Friday, May 18, 2018

Lifetime achievement award

On Wednesday, May 16, 2018, I was honored to receive a second Michael P. Metcalf Media Award from the social-justice and education group Rhode Island for Community and Justice. Presented for “diversity journalism that inspires, engages and empowers,” this one was for lifetime achievement. Thanks again, RICJ. I was humbled. I did not expect this.

Me, fifth from left, with fellow winners. Photo: www.indepic.com
The award recognized my decades of writing about social-justice issues including mental health for The Providence Journal. I still do. In my remarks, I discussed how stigma surrounding mental illness has lessened since the 1980s, when I started this journey. Much remains, but things have changed since the days when countless people living with mental illness were sent to human warehouses known as state psychiatric hospitals, where they were stripped of dignity, abused, and forgotten. Many ended their lives there, abandoned by family and friends, powerless to leave or get proper treatment, their only voices the anguish one might hear in Rhode Island passing by the now-closed Institute of Mental Health.

I covered that institution’s dying days – even lived there for a week on a closed ward to write a story.
And one of my favorite stories ever for The Providence Journal was that of Hope Lincoln, who was locked away or the rest of her life after having a "nervous breakdown," which today would be addressed most likely by outpatient treatment including medication and therapy.

So I knew what happened when many patients breathed their last.

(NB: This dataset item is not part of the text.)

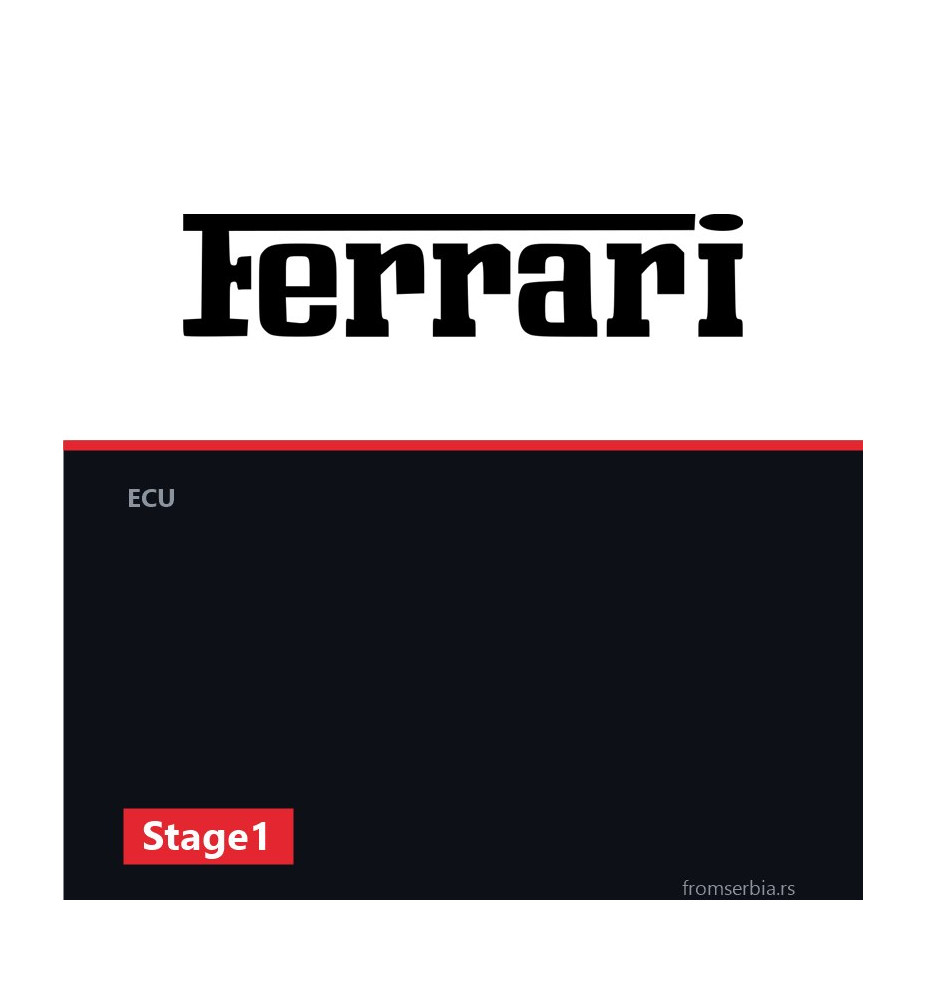 Ferrari F348 Stage1 tuning file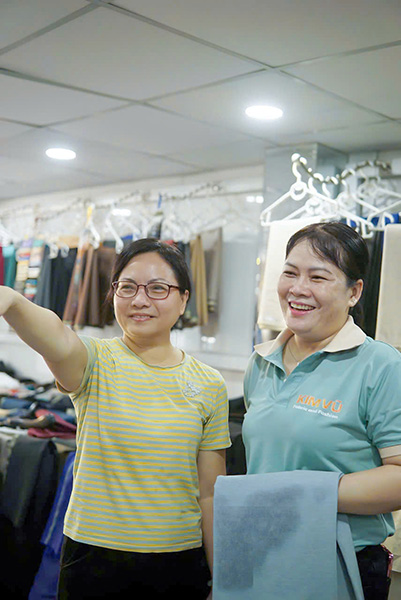 Kim Vu company image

They were buried in a potter’s field, their insubstantial, identical concrete tombstones containing only a number -- no name, or dates of birth or death. Nothing to identify or affirm that a human life that began as all do, at birth with promise, had ever existed. No story ever told.

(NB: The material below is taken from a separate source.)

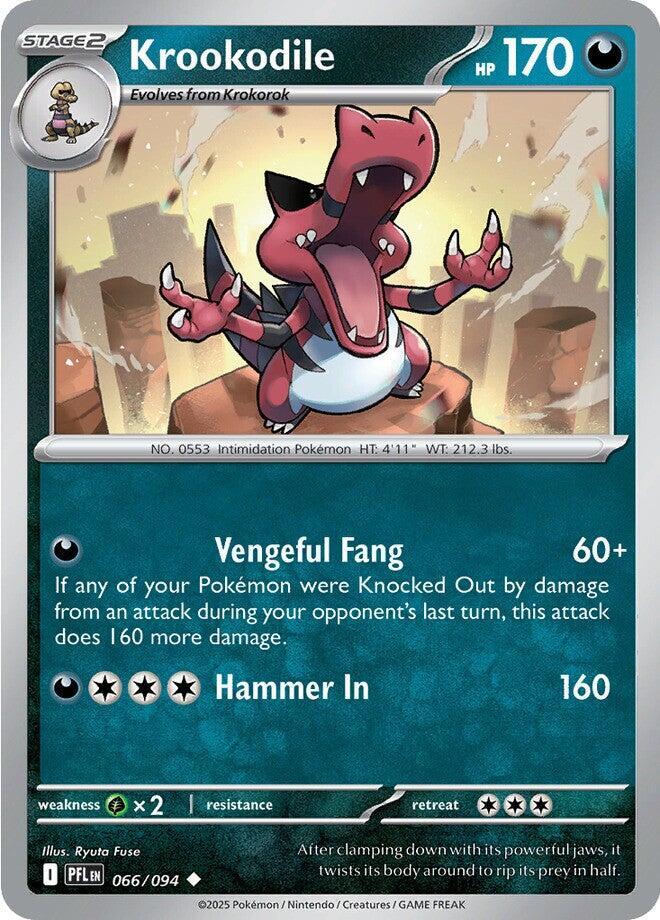 Krookodile - #066/094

The afternoon after receiving my Metcalf award, I drove to one of those potter’s fields. I visit periodically, to remember and pay respects. And wonder.

-- A soft rain was falling and I was alone, just me and hundreds of numbered concrete tombstones and the people beneath. I strolled through them, as I have before, my thoughts wandering.


-- Who was 1276? A woman? Man? Wife? Mother? Father? Husband? A once-favorite nephew or niece? The "odd" cousin no one ever understood? Does a baby picture exist in some attic somewhere? Why does the moss grow on this stone more thickly than others?


-- This one, with the flag, only stone with one in the entire potter’s field. Was it randomly placed? Does a relative or friend still visit? Was the person a veteran, perhaps returned from war with PTSD?


-- And this, with the Christmas wreath?


My respects paid, I got back in my car and drove past the adjacent landfill – it towers over the potter’s field, another indignity – and past a couple of red-brick buildings that remain from the Institute of Mental Health. Then, onto Route 37, toward home.

Hundreds of others lie buried under that road. Another potter’s field lay there when Route 37 was built, but the crews building the road simply buried it with foundational fill, then paved over it. Not even numbered tombstones can be seen today.